You will notice that x and y are not exactly equivalent. JSON only supports string-indexed maps (used to represent Python dict objects). So the integer keys in x have become strings in y.

In [7]:
print(type(list(x.keys())[0]))
print(type(list(x.values())[0]))

<class 'int'>
<class 'int'>


In [8]:
print(type(list(y.keys())[0]))
print(type(list(y.values())[0]))

<class 'str'>
<class 'int'>


# <center> Classes

Python has a class system that can be used to create compound data types and to write object oriented programs. For work focusing on data, we use classes a lot, but we do not need to create them as often. So we will cover classes only briefly here.

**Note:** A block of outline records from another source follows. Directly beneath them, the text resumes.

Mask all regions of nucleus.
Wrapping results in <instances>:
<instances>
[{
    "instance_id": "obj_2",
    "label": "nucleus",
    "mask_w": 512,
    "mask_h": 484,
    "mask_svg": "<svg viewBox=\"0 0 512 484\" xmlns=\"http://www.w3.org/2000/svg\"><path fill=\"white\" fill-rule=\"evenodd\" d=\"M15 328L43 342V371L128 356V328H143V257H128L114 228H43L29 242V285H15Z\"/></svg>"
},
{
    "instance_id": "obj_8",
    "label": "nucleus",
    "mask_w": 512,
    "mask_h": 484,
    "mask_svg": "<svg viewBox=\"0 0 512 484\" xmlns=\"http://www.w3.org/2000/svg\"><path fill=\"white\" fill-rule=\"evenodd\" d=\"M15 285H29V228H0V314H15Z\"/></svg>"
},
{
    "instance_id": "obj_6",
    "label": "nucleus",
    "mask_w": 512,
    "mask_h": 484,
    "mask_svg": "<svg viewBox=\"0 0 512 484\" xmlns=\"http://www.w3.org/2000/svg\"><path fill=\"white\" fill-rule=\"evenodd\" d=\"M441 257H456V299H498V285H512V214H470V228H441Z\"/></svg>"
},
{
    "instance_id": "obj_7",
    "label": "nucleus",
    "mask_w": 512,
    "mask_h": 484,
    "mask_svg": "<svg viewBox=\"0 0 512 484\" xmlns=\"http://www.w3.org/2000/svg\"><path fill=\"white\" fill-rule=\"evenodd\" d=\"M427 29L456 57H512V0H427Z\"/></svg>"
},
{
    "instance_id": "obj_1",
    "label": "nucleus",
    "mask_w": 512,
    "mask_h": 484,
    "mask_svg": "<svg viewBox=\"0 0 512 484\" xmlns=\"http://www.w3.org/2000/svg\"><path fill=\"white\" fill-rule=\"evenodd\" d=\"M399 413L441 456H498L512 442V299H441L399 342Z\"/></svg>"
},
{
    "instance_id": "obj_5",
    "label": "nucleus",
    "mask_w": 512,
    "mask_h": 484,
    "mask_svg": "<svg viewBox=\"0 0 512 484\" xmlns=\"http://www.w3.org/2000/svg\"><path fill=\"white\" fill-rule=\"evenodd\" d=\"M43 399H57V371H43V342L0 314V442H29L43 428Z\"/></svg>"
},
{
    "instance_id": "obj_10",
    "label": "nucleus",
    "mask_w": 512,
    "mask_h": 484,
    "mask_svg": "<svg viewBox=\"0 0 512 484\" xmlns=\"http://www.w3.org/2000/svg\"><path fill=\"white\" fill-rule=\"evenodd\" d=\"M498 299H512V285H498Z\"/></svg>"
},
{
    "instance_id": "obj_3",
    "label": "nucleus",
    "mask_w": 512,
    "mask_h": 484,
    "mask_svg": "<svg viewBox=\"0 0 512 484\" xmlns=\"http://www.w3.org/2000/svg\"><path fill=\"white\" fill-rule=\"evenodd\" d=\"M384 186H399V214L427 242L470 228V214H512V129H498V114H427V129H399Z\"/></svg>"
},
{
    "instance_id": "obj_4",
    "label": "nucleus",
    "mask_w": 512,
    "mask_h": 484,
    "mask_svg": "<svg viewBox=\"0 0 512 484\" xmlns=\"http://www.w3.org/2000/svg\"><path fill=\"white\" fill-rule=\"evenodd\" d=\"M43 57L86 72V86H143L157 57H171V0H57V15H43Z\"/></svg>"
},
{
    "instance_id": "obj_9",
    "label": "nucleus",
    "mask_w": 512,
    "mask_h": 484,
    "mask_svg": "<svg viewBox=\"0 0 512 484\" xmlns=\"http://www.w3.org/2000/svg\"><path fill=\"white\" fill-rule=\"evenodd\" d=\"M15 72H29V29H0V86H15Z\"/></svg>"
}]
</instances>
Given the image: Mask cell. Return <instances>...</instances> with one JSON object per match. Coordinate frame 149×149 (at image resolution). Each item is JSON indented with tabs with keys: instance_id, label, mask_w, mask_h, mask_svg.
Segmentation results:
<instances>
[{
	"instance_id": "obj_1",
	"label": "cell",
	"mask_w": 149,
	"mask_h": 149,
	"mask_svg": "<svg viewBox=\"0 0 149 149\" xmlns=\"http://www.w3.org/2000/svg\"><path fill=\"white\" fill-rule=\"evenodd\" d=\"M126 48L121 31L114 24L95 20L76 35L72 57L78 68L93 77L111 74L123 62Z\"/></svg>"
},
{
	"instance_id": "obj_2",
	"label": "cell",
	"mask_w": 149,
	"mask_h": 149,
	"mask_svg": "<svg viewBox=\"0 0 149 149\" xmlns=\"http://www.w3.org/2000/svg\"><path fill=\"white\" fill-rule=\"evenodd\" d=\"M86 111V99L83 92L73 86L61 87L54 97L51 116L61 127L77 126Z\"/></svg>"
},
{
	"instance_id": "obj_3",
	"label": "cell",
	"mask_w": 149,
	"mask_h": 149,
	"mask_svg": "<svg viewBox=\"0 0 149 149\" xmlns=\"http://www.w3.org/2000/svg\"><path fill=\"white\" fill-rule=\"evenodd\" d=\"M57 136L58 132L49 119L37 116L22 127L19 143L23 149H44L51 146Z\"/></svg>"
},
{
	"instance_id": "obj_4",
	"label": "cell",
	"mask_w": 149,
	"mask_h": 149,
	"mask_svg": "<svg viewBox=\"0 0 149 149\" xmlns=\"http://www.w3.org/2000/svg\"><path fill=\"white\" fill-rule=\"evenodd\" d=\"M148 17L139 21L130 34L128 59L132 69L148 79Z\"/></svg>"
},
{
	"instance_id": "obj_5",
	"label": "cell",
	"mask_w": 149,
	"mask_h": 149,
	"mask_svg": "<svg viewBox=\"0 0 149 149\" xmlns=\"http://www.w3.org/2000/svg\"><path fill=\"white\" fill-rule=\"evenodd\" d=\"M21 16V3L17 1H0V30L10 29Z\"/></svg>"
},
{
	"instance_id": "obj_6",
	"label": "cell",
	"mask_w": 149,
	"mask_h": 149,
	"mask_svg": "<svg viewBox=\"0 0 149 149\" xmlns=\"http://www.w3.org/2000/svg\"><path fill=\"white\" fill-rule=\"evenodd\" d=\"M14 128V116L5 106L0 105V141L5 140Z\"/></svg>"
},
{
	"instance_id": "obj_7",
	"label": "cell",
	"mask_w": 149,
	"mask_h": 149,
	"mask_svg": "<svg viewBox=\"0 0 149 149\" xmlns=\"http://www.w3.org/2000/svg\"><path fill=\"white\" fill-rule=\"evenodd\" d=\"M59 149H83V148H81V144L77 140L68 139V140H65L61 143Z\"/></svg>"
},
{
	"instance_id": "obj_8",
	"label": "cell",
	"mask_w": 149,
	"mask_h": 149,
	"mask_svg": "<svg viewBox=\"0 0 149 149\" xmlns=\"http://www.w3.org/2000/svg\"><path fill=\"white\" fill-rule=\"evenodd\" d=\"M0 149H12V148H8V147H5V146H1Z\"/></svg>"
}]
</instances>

First, we can consider using classes to define a compound data type (like a C struct). The minimal class definition in Python is:

In [9]:
class Myclass(object):
    pass

Now we can use the class as follows:

In [10]:
x = Myclass()

x.country = "Mexico"
x.population = 119530753
x.capital = "Mexico City"

The first line above creates an instance of the class, and the remaining lines create attributes in the class instance. Since Python is a dynamic language, we can add attributes to a class instance after it is created, as is done above. Thus, different instances of the class may have different attributes (but usually you would not want to actually do this).

In [11]:
y = Myclass()
y.country = "US"
y.parameter = 'Something'

In [14]:
print(type(x))
print(type(y))
x.parameter

<class '__main__.Myclass'>
<class '__main__.Myclass'>


AttributeError: 'Myclass' object has no attribute 'parameter'

If you want to be a bit more strict you can define attributes as private variables with getter and setter methods:

In [15]:
class Country(object):

    def __init__(self):
        self._name = ""
        self._capital = ""
        self._population = None

    def get_name(self):
        return self._name

    def set_name(self, name):
        self._name = name

    # similar for population and capital

The getter and setter implemented above are methods. These are basically functions that use infix notation and take a class instance as an implicit first argument. We will discuss the implicit passing of the class instance below, but for now just note that self is a variable name that could in principle be anything, but by convention it is nearly always given as self. This means that we can call the methods using:

In [16]:
c = Country()
c.set_name("Mexico")

When calling c.set_name(x), inside the method body self is bound to c and name is bound to x.

In [21]:
c.get_name()

'Mexico'

The class definition above also contains an __init__ method that is called automatically when a new class instance is created. We could also allow the caller to pass in initial values for the class attributes, by using the following __init__ implementation:

In [22]:
def __init__(self, name="", capital="", population=None):
    self._name = name
    self._capital = capital
    self._population = population

More advanced object oriented programming centers around the idea of inheritance, meaning that you can build a class by extending an existing class. This can get somewhat complex. The most basic type of inheritance is single inheritance, meaning that a class has only one ancestor. Here is a simplistic example of single inheritance, based on the Country class that we defined above.

In [23]:
class EconomicCountry(Country):

    def set_gdp(self, gdp):
        self.gdp = gdp

    def set_taxrate(self, taxrate):
        self.taxrate = taxrate

An instance of EconomicCountry will have the methods and attributes of Country along with any additional methods and attributes that were added in the class definition of EconomicCountry.

There is a lot more to classes, but we will not cover it in this class since you'll likely not use it for data analysis.